Some of the losses we've seen is a result of having the presidency and there's some natural attrition/people that vote to have GOP congress while there's a Dem president. Some is us getting complacent with having the presidency, and dividing focus to that whereas GOP could focus on making Congressional & state level gains. Some of that's normal. But I'd say we hemorrhaged seats. 2010 redistricting was huge impact on House and likely some at the state level that will endure through at least 2020. Beyond that impact, 2 things I think we haven't done so well: 1) Abandoning 50 state strategy and ceding where we'd compete was a bad call. 2) I know this isn't a new insight, but Democrats' tendency toward voting every four years rather than every two years vs Republicans reliably voting every 2 yr cycle is also a big hamstring.
I also think we massively screwed up optics in 2008 in doing healthcare reform while we were bleeding jobs. I thought it was a bad call at the time to not do a full throated jobs bill out of the gate. I've come to realize I was wrong and it was the right call in that Dems realized Obama only had enough political capital to get one and healthcare was the once in 30 years issue and we somewhat banked on that if the economy worsened there'd be more support later to do jobs/more stimulus if needed. But the optics were terribly bad and a lot of folks have held that fact and compounded with no banker prosecutions as Democrats being tone deaf and we did a poor job addressing those optics.
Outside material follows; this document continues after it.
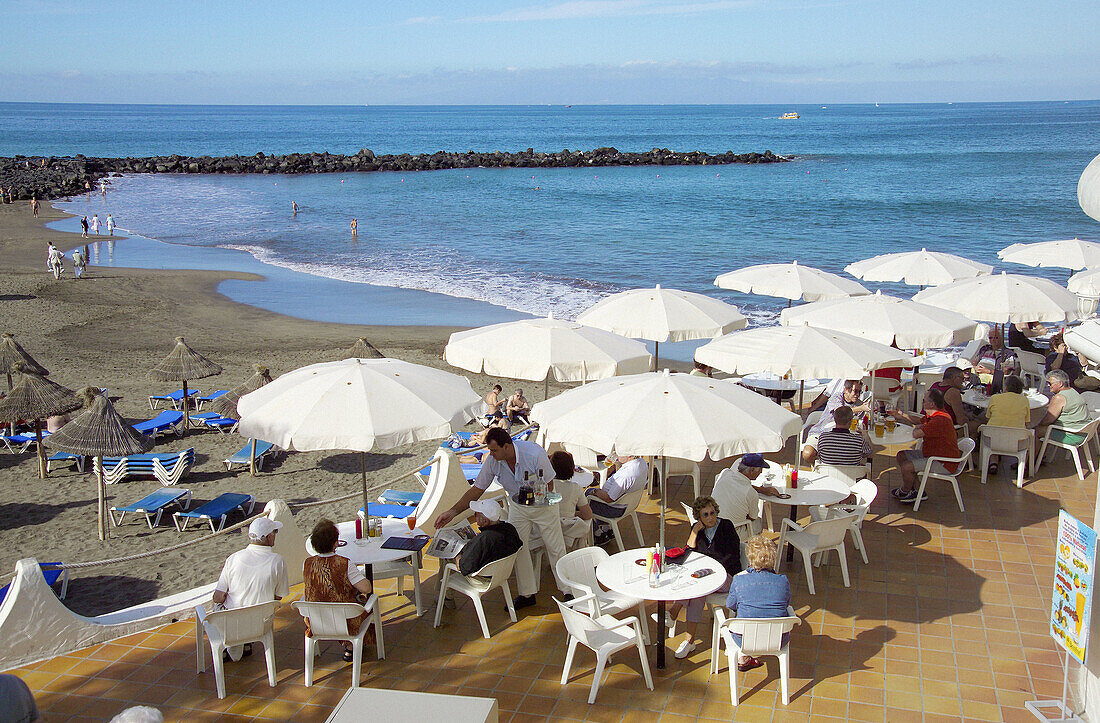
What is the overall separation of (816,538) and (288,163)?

Then in 2010 we didn't do a good job defending Obamacare in re-election campaigns. We spent a year and did the heavy lifting to get it passed, then everybody pretty much abandoned it which allowed Republicans to whipsaw us by attacking all the flaws with nobody defending the good points. Add to it that we spent so much time to get Obamacare through that if you weren't willing to defend that, you were basically running on a bunch of post office namings. I think those two things have lingered as to why we have been less successful than we should be given what we've accomplished, economy improving etc.
Unfortunately I don't know that there's an easy answer to reverse the trend. The 2010 redistricting slants things against us, making it tougher, and '18 Senate isn't favorable so we're going to have to grind it out in '18 and '20. Some of it may be us capitalizing on GOP being drunk on power and overstepping and we need to fiercely defend SS, Medicare, Medicaid and ACA from being cut/gutted. DNC chair being full time role going forward would also be good.
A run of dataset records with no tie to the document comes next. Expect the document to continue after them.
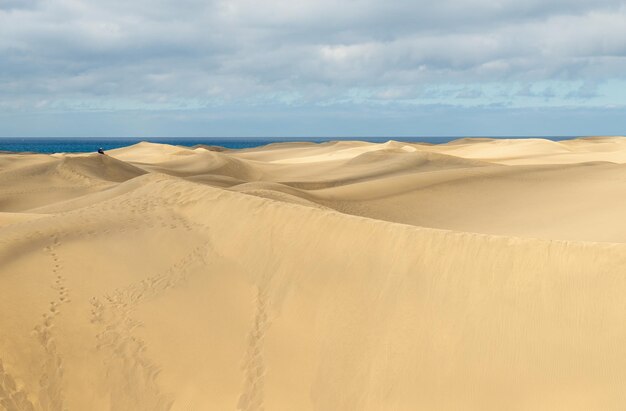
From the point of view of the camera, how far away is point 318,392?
7199 mm

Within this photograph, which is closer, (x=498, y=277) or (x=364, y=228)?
(x=498, y=277)

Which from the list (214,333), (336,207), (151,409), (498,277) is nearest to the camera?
(151,409)

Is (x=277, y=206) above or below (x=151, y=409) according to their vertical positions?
above

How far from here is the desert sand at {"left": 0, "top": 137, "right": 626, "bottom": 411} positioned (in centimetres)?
712

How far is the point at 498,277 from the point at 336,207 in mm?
11786

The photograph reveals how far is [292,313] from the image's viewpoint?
8305 mm

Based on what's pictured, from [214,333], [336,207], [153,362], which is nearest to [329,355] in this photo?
[214,333]

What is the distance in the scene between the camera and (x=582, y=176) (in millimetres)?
24812

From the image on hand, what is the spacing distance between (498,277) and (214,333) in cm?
358

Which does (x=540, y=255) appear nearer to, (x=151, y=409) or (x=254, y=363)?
(x=254, y=363)

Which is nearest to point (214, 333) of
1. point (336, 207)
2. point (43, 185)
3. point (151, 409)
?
point (151, 409)

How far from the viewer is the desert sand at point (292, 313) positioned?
7.12m

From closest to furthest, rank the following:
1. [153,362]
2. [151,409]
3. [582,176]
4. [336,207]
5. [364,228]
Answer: [151,409] → [153,362] → [364,228] → [336,207] → [582,176]

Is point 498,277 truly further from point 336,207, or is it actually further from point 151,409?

I think at the Gov level we ought to be highlighting that when KY went from DEM to GOP, GOP gutted Kynect, when it went from GOP to DEM in Louisiana and NC the first actions were to expand Medicaid. I'm not sure at the state legislature level what's broadly driven those losses, but 50 state strategy and working to make sure we run candidates and don't leave races unopposed ought to be an initial step.